I compiled it using g++ 5.4.0 on Cygwin:

g++ binary_tree.cpp -std=c++11

The problem is that the after the recursive function _largestIndependentSet() completes, the last print gives me the correct answer. But after that I get this error: Aborted (core dumped), and the print in largestIndependentSet() doesn't execute.

This is baffling because my logic seems to be correct. What is causing this?

PS: If I compile it with c++14 flag it runs fine o_O:

g++ binary_tree.cpp -std=c++14

Answer 1

Not going into more than two major problems in the posted code.

• Indeterminate child pointer values for the T-value constructor.
• Missing return value for largestIndependentSet()

The former of these is common, especially for beginners in C++. Make sure you leave nothing with indeterminate value. In this case left and right in the TreeNode(T value) constructor were left indeterminate.

The latter of these, is hugely important. The function largestIndependentSet() claims it was returning a vector, but in reality had no return at all. That, likewise, invokes undefined behavior. From there I can speculate, but note that's all it is: speculation:

Speculation: The compiler happily generated the code that ultimately treated whatever happened to be residing on the activation stack, unset by you, as a std::vector<T>. Of course it is indeterminate gibberish because you never returned an actual object. But the invoke of the non-virtual destructor of std::vector<> certainly doesn't know that, and in so doing, treated whatever happened to be occupying what it thinks are its member variables as valid data, when in reality it was anything but. The short of it is this: take random memory, point std::vector<> destructor code at it, lie to the code and say that memory holds a valid std::vector<> object, then turn the destructor loose.

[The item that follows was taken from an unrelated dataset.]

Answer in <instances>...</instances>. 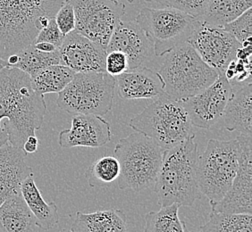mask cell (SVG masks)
<instances>
[{"label":"cell","mask_w":252,"mask_h":232,"mask_svg":"<svg viewBox=\"0 0 252 232\" xmlns=\"http://www.w3.org/2000/svg\"><path fill=\"white\" fill-rule=\"evenodd\" d=\"M46 111L44 96L34 91L27 73L13 67L0 72V122L4 120L9 145L23 150L41 128Z\"/></svg>","instance_id":"6da1fadb"},{"label":"cell","mask_w":252,"mask_h":232,"mask_svg":"<svg viewBox=\"0 0 252 232\" xmlns=\"http://www.w3.org/2000/svg\"><path fill=\"white\" fill-rule=\"evenodd\" d=\"M64 0H0V58L19 53L55 18Z\"/></svg>","instance_id":"7a4b0ae2"},{"label":"cell","mask_w":252,"mask_h":232,"mask_svg":"<svg viewBox=\"0 0 252 232\" xmlns=\"http://www.w3.org/2000/svg\"><path fill=\"white\" fill-rule=\"evenodd\" d=\"M197 162L195 136L165 151L154 184L158 205L191 206L202 197L197 179Z\"/></svg>","instance_id":"3957f363"},{"label":"cell","mask_w":252,"mask_h":232,"mask_svg":"<svg viewBox=\"0 0 252 232\" xmlns=\"http://www.w3.org/2000/svg\"><path fill=\"white\" fill-rule=\"evenodd\" d=\"M157 73L165 95L177 100L199 94L213 84L219 76L187 42L165 54Z\"/></svg>","instance_id":"277c9868"},{"label":"cell","mask_w":252,"mask_h":232,"mask_svg":"<svg viewBox=\"0 0 252 232\" xmlns=\"http://www.w3.org/2000/svg\"><path fill=\"white\" fill-rule=\"evenodd\" d=\"M164 153L155 141L139 132L121 139L114 150L120 164L118 188L140 192L154 186Z\"/></svg>","instance_id":"5b68a950"},{"label":"cell","mask_w":252,"mask_h":232,"mask_svg":"<svg viewBox=\"0 0 252 232\" xmlns=\"http://www.w3.org/2000/svg\"><path fill=\"white\" fill-rule=\"evenodd\" d=\"M129 125L155 141L164 151L195 136L193 125L181 101L165 94L134 116Z\"/></svg>","instance_id":"8992f818"},{"label":"cell","mask_w":252,"mask_h":232,"mask_svg":"<svg viewBox=\"0 0 252 232\" xmlns=\"http://www.w3.org/2000/svg\"><path fill=\"white\" fill-rule=\"evenodd\" d=\"M239 160L240 145L237 139L210 140L203 154L198 156V185L210 204L219 203L227 193L237 174Z\"/></svg>","instance_id":"52a82bcc"},{"label":"cell","mask_w":252,"mask_h":232,"mask_svg":"<svg viewBox=\"0 0 252 232\" xmlns=\"http://www.w3.org/2000/svg\"><path fill=\"white\" fill-rule=\"evenodd\" d=\"M116 78L104 73H75L59 93L58 107L68 114L103 116L114 103Z\"/></svg>","instance_id":"ba28073f"},{"label":"cell","mask_w":252,"mask_h":232,"mask_svg":"<svg viewBox=\"0 0 252 232\" xmlns=\"http://www.w3.org/2000/svg\"><path fill=\"white\" fill-rule=\"evenodd\" d=\"M135 21L153 44L155 57L159 58L187 42L199 23L179 10L167 6L143 7Z\"/></svg>","instance_id":"9c48e42d"},{"label":"cell","mask_w":252,"mask_h":232,"mask_svg":"<svg viewBox=\"0 0 252 232\" xmlns=\"http://www.w3.org/2000/svg\"><path fill=\"white\" fill-rule=\"evenodd\" d=\"M75 14V31L107 50L112 34L126 14L116 0H68Z\"/></svg>","instance_id":"30bf717a"},{"label":"cell","mask_w":252,"mask_h":232,"mask_svg":"<svg viewBox=\"0 0 252 232\" xmlns=\"http://www.w3.org/2000/svg\"><path fill=\"white\" fill-rule=\"evenodd\" d=\"M187 43L219 75H224L228 65L236 59L238 50L243 47L223 28L199 21Z\"/></svg>","instance_id":"8fae6325"},{"label":"cell","mask_w":252,"mask_h":232,"mask_svg":"<svg viewBox=\"0 0 252 232\" xmlns=\"http://www.w3.org/2000/svg\"><path fill=\"white\" fill-rule=\"evenodd\" d=\"M240 160L237 174L231 188L219 203L211 204V212L229 214H252V135L240 134Z\"/></svg>","instance_id":"7c38bea8"},{"label":"cell","mask_w":252,"mask_h":232,"mask_svg":"<svg viewBox=\"0 0 252 232\" xmlns=\"http://www.w3.org/2000/svg\"><path fill=\"white\" fill-rule=\"evenodd\" d=\"M232 93V85L224 75L199 94L180 100L189 116L192 125L210 129L223 117Z\"/></svg>","instance_id":"4fadbf2b"},{"label":"cell","mask_w":252,"mask_h":232,"mask_svg":"<svg viewBox=\"0 0 252 232\" xmlns=\"http://www.w3.org/2000/svg\"><path fill=\"white\" fill-rule=\"evenodd\" d=\"M112 51L126 55L128 70L142 67L155 58L153 44L136 21H120L107 44V53Z\"/></svg>","instance_id":"5bb4252c"},{"label":"cell","mask_w":252,"mask_h":232,"mask_svg":"<svg viewBox=\"0 0 252 232\" xmlns=\"http://www.w3.org/2000/svg\"><path fill=\"white\" fill-rule=\"evenodd\" d=\"M59 49L62 65L75 73L106 72L107 50L75 30L64 36Z\"/></svg>","instance_id":"9a60e30c"},{"label":"cell","mask_w":252,"mask_h":232,"mask_svg":"<svg viewBox=\"0 0 252 232\" xmlns=\"http://www.w3.org/2000/svg\"><path fill=\"white\" fill-rule=\"evenodd\" d=\"M111 138V127L101 116L76 115L72 118L71 128L59 133V143L63 148L100 147Z\"/></svg>","instance_id":"2e32d148"},{"label":"cell","mask_w":252,"mask_h":232,"mask_svg":"<svg viewBox=\"0 0 252 232\" xmlns=\"http://www.w3.org/2000/svg\"><path fill=\"white\" fill-rule=\"evenodd\" d=\"M119 96L126 100L153 99L165 95L157 71L142 66L127 70L116 77Z\"/></svg>","instance_id":"e0dca14e"},{"label":"cell","mask_w":252,"mask_h":232,"mask_svg":"<svg viewBox=\"0 0 252 232\" xmlns=\"http://www.w3.org/2000/svg\"><path fill=\"white\" fill-rule=\"evenodd\" d=\"M24 150L7 144L0 148V205L10 196L21 192V185L32 169L25 162Z\"/></svg>","instance_id":"ac0fdd59"},{"label":"cell","mask_w":252,"mask_h":232,"mask_svg":"<svg viewBox=\"0 0 252 232\" xmlns=\"http://www.w3.org/2000/svg\"><path fill=\"white\" fill-rule=\"evenodd\" d=\"M222 118L224 127L228 131L252 135V83L232 86V93Z\"/></svg>","instance_id":"d6986e66"},{"label":"cell","mask_w":252,"mask_h":232,"mask_svg":"<svg viewBox=\"0 0 252 232\" xmlns=\"http://www.w3.org/2000/svg\"><path fill=\"white\" fill-rule=\"evenodd\" d=\"M71 231L73 232H129L123 210L109 209L94 213L78 212Z\"/></svg>","instance_id":"ffe728a7"},{"label":"cell","mask_w":252,"mask_h":232,"mask_svg":"<svg viewBox=\"0 0 252 232\" xmlns=\"http://www.w3.org/2000/svg\"><path fill=\"white\" fill-rule=\"evenodd\" d=\"M21 194L33 215L35 225L42 231H49L59 222V209L55 202L47 203L34 180L33 174L21 185Z\"/></svg>","instance_id":"44dd1931"},{"label":"cell","mask_w":252,"mask_h":232,"mask_svg":"<svg viewBox=\"0 0 252 232\" xmlns=\"http://www.w3.org/2000/svg\"><path fill=\"white\" fill-rule=\"evenodd\" d=\"M33 215L21 192L0 205V232H33Z\"/></svg>","instance_id":"7402d4cb"},{"label":"cell","mask_w":252,"mask_h":232,"mask_svg":"<svg viewBox=\"0 0 252 232\" xmlns=\"http://www.w3.org/2000/svg\"><path fill=\"white\" fill-rule=\"evenodd\" d=\"M252 0H209L207 9L199 22L223 28L251 9Z\"/></svg>","instance_id":"603a6c76"},{"label":"cell","mask_w":252,"mask_h":232,"mask_svg":"<svg viewBox=\"0 0 252 232\" xmlns=\"http://www.w3.org/2000/svg\"><path fill=\"white\" fill-rule=\"evenodd\" d=\"M74 74L73 71L62 64L51 65L35 73L31 77V83L34 91L39 95L59 94L71 83Z\"/></svg>","instance_id":"cb8c5ba5"},{"label":"cell","mask_w":252,"mask_h":232,"mask_svg":"<svg viewBox=\"0 0 252 232\" xmlns=\"http://www.w3.org/2000/svg\"><path fill=\"white\" fill-rule=\"evenodd\" d=\"M16 55L18 58L17 63L12 67L19 69L27 73L30 77L33 76L43 68L62 64L59 49L51 53H44L35 49L34 44L30 45Z\"/></svg>","instance_id":"d4e9b609"},{"label":"cell","mask_w":252,"mask_h":232,"mask_svg":"<svg viewBox=\"0 0 252 232\" xmlns=\"http://www.w3.org/2000/svg\"><path fill=\"white\" fill-rule=\"evenodd\" d=\"M180 207L172 204L147 213L144 232H187L186 223L179 217Z\"/></svg>","instance_id":"484cf974"},{"label":"cell","mask_w":252,"mask_h":232,"mask_svg":"<svg viewBox=\"0 0 252 232\" xmlns=\"http://www.w3.org/2000/svg\"><path fill=\"white\" fill-rule=\"evenodd\" d=\"M201 232H252V214L213 213L200 227Z\"/></svg>","instance_id":"4316f807"},{"label":"cell","mask_w":252,"mask_h":232,"mask_svg":"<svg viewBox=\"0 0 252 232\" xmlns=\"http://www.w3.org/2000/svg\"><path fill=\"white\" fill-rule=\"evenodd\" d=\"M120 176V164L115 156H103L88 167L85 177L92 187L113 183Z\"/></svg>","instance_id":"83f0119b"},{"label":"cell","mask_w":252,"mask_h":232,"mask_svg":"<svg viewBox=\"0 0 252 232\" xmlns=\"http://www.w3.org/2000/svg\"><path fill=\"white\" fill-rule=\"evenodd\" d=\"M240 44L251 41L252 33V10H247L243 15L223 27Z\"/></svg>","instance_id":"f1b7e54d"},{"label":"cell","mask_w":252,"mask_h":232,"mask_svg":"<svg viewBox=\"0 0 252 232\" xmlns=\"http://www.w3.org/2000/svg\"><path fill=\"white\" fill-rule=\"evenodd\" d=\"M209 0H165V6L179 10L199 21L203 16Z\"/></svg>","instance_id":"f546056e"},{"label":"cell","mask_w":252,"mask_h":232,"mask_svg":"<svg viewBox=\"0 0 252 232\" xmlns=\"http://www.w3.org/2000/svg\"><path fill=\"white\" fill-rule=\"evenodd\" d=\"M55 20L59 30L63 36L75 30V14L73 5L68 0H64L55 16Z\"/></svg>","instance_id":"4dcf8cb0"},{"label":"cell","mask_w":252,"mask_h":232,"mask_svg":"<svg viewBox=\"0 0 252 232\" xmlns=\"http://www.w3.org/2000/svg\"><path fill=\"white\" fill-rule=\"evenodd\" d=\"M63 39L64 36L59 30L56 20L53 18L49 21V25L39 31L34 44L47 42L52 44L57 49H59L63 43Z\"/></svg>","instance_id":"1f68e13d"},{"label":"cell","mask_w":252,"mask_h":232,"mask_svg":"<svg viewBox=\"0 0 252 232\" xmlns=\"http://www.w3.org/2000/svg\"><path fill=\"white\" fill-rule=\"evenodd\" d=\"M105 69L106 73L115 78L126 72L128 70V63L126 55L119 51L107 53Z\"/></svg>","instance_id":"d6a6232c"},{"label":"cell","mask_w":252,"mask_h":232,"mask_svg":"<svg viewBox=\"0 0 252 232\" xmlns=\"http://www.w3.org/2000/svg\"><path fill=\"white\" fill-rule=\"evenodd\" d=\"M39 146V140L38 138L35 136H31L28 138V140L24 145L23 150L25 151V154H34L35 152H37Z\"/></svg>","instance_id":"836d02e7"},{"label":"cell","mask_w":252,"mask_h":232,"mask_svg":"<svg viewBox=\"0 0 252 232\" xmlns=\"http://www.w3.org/2000/svg\"><path fill=\"white\" fill-rule=\"evenodd\" d=\"M34 47L35 49H38L39 51L44 52V53H51L56 51L57 48L52 45V44L47 43V42H40V43H35L34 44Z\"/></svg>","instance_id":"e575fe53"},{"label":"cell","mask_w":252,"mask_h":232,"mask_svg":"<svg viewBox=\"0 0 252 232\" xmlns=\"http://www.w3.org/2000/svg\"><path fill=\"white\" fill-rule=\"evenodd\" d=\"M8 144V133L4 124L0 122V148Z\"/></svg>","instance_id":"d590c367"},{"label":"cell","mask_w":252,"mask_h":232,"mask_svg":"<svg viewBox=\"0 0 252 232\" xmlns=\"http://www.w3.org/2000/svg\"><path fill=\"white\" fill-rule=\"evenodd\" d=\"M7 67H10L9 63H7L4 59L0 58V72Z\"/></svg>","instance_id":"8d00e7d4"},{"label":"cell","mask_w":252,"mask_h":232,"mask_svg":"<svg viewBox=\"0 0 252 232\" xmlns=\"http://www.w3.org/2000/svg\"><path fill=\"white\" fill-rule=\"evenodd\" d=\"M148 3H154V4H159V5H165V0H144Z\"/></svg>","instance_id":"74e56055"},{"label":"cell","mask_w":252,"mask_h":232,"mask_svg":"<svg viewBox=\"0 0 252 232\" xmlns=\"http://www.w3.org/2000/svg\"><path fill=\"white\" fill-rule=\"evenodd\" d=\"M73 232L71 231V230H67V229H63V230H62L61 232Z\"/></svg>","instance_id":"f35d334b"},{"label":"cell","mask_w":252,"mask_h":232,"mask_svg":"<svg viewBox=\"0 0 252 232\" xmlns=\"http://www.w3.org/2000/svg\"><path fill=\"white\" fill-rule=\"evenodd\" d=\"M116 1H119V0H116ZM129 3H133L135 0H127Z\"/></svg>","instance_id":"ab89813d"},{"label":"cell","mask_w":252,"mask_h":232,"mask_svg":"<svg viewBox=\"0 0 252 232\" xmlns=\"http://www.w3.org/2000/svg\"><path fill=\"white\" fill-rule=\"evenodd\" d=\"M187 232H189V231H187Z\"/></svg>","instance_id":"60d3db41"}]
</instances>
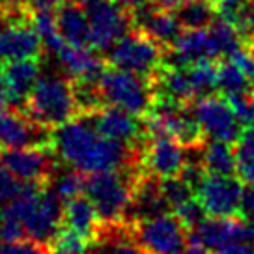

As to why the compiler didn't error. Well, often in C or C++, it simply isn't an error to do something unwise. The compiler expects you to know enough about what you're doing, and in this case, no language violations were present, so it gave you the benefit of the doubt. However... Turning up your compiler warning levels to pedantic heights will, on most modern compilers (icc, gcc, clang, and msvc for certain) warn you about your missing return value. Those warnings are there for a reason, and I strongly support turning them up and treating them as errors (also a compiler option).